L'Estate Teatrale di Verona chiude il suo 2018 con quasi 45 mila spettatori

Con un incremento di pubblico pari al 19,5% rispetto al 2017, la 70° edizione della rassegna ha chiuso con un bilancio più che positivo: "Una scommessa non facile ma che ha saputo ottenere un grande consenso di pubblico"

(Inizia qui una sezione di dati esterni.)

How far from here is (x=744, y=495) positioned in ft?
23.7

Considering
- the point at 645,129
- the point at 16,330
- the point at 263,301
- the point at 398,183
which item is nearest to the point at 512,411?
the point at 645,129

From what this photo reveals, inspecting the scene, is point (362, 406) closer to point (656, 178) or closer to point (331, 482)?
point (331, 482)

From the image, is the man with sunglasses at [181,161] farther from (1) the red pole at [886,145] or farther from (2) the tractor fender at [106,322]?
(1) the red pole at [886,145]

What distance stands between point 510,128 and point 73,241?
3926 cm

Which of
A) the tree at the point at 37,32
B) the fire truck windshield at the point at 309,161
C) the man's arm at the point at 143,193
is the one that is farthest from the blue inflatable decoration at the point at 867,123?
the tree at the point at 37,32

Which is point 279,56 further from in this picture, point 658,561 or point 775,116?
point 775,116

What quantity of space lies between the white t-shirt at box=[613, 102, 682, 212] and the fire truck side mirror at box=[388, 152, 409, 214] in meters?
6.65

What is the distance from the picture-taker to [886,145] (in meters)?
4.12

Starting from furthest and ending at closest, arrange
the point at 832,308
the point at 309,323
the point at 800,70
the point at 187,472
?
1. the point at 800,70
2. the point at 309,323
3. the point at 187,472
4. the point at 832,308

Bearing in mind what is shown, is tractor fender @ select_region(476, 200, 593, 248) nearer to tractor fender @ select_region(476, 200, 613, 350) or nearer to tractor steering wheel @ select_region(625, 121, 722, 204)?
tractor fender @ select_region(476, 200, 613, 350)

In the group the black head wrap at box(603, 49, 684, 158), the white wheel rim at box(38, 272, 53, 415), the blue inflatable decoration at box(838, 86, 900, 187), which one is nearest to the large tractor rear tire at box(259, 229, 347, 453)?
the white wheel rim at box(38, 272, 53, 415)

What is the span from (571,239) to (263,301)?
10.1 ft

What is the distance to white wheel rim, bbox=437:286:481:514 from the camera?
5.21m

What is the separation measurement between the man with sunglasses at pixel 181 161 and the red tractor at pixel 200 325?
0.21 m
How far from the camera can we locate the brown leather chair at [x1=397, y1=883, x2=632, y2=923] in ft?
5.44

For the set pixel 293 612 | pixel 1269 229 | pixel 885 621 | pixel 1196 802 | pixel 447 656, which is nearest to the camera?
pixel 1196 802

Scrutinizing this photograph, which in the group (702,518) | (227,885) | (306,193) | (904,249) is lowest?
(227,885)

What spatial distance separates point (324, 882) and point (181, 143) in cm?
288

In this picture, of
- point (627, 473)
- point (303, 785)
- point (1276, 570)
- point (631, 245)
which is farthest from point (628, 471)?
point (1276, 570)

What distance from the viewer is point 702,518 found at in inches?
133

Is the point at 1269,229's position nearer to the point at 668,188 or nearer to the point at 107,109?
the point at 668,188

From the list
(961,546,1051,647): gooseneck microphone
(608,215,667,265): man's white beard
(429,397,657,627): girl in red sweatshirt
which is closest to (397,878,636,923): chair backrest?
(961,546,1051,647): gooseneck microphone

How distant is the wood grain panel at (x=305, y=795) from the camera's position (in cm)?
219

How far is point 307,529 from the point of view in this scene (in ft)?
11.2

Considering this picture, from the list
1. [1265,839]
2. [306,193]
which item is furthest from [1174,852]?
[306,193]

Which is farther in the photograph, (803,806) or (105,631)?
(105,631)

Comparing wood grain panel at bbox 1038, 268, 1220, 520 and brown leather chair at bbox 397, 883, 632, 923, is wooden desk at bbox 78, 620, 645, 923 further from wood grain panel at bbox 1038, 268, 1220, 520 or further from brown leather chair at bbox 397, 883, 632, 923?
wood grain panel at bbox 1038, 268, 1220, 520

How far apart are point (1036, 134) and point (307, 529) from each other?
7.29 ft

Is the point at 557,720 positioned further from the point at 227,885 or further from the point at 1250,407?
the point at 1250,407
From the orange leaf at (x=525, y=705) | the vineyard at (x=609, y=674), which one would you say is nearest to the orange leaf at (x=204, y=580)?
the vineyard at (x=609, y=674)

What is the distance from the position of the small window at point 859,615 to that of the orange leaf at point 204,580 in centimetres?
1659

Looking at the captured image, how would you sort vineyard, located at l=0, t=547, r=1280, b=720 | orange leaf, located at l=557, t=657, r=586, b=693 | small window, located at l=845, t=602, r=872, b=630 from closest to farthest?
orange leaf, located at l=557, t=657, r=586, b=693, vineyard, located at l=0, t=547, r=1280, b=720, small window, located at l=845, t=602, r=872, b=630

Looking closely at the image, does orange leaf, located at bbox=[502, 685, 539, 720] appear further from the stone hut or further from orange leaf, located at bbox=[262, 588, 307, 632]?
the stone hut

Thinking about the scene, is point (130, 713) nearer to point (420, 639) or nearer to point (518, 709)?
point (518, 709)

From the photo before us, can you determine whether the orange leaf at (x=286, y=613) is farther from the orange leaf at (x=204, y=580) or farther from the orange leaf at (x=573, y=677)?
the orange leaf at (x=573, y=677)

L’Estate Teatrale Verona 2018 supera ampiamente i 40 mila spettatori. Sono infatti quasi 45 mila le presenza della 70° edizione della rassegna, con un incremento di pubblico del 19,5% rispetto al 2017, che conferma il trend degli ultimi anni.
Un bilancio più che positivo quindi per la rassegna di prosa, musica e danza organizzata dal Comune con Banco BPM, Cattolica Assicurazioni, Agsm e casa vitivinicola Santi, in controtendenza tra l’altro con i risultati di altre rassegne teatrali di livello nazionale, che registrano una generale flessione.
Una scommessa vinta, per l’Amministrazione comunale, che in occasione della 70a edizione, pur mantenendo fede all’anima shakespeariana del festival, ha scelto di proporre un cartellone largamente rinnovato nelle sue sezioni e in particolare nella prosa.

UN PO' DI NUMERI - Sono stati 44.514 gli spettatori complessivi (37.250 nel 2017); 41.661 le presenze al Teatro Romano nell’arco di 37 serate di spettacolo (con una media di 1.122 spettatori a sera). Più di 2.850 le persone che hanno assistito alle proposte in Cortile Mercato Vecchio.

La parte del leone l’hanno fatta Marco Paolini nella prosa, con “Calzolaio di Ulisse” (15.005 presenze in cinque serate di spettacolo) e i Momix nella sezione danza, che hanno registrato il tutto esaurito per ben 14 serate (17.783 spettatori). Bene anche Verona Jazz (con 4.339 spettatori e una media serale di 880) e la rassegna “Rumors”, alla sua sesta edizione (una media di 1.010 spettatori a serata per un totale di 3031).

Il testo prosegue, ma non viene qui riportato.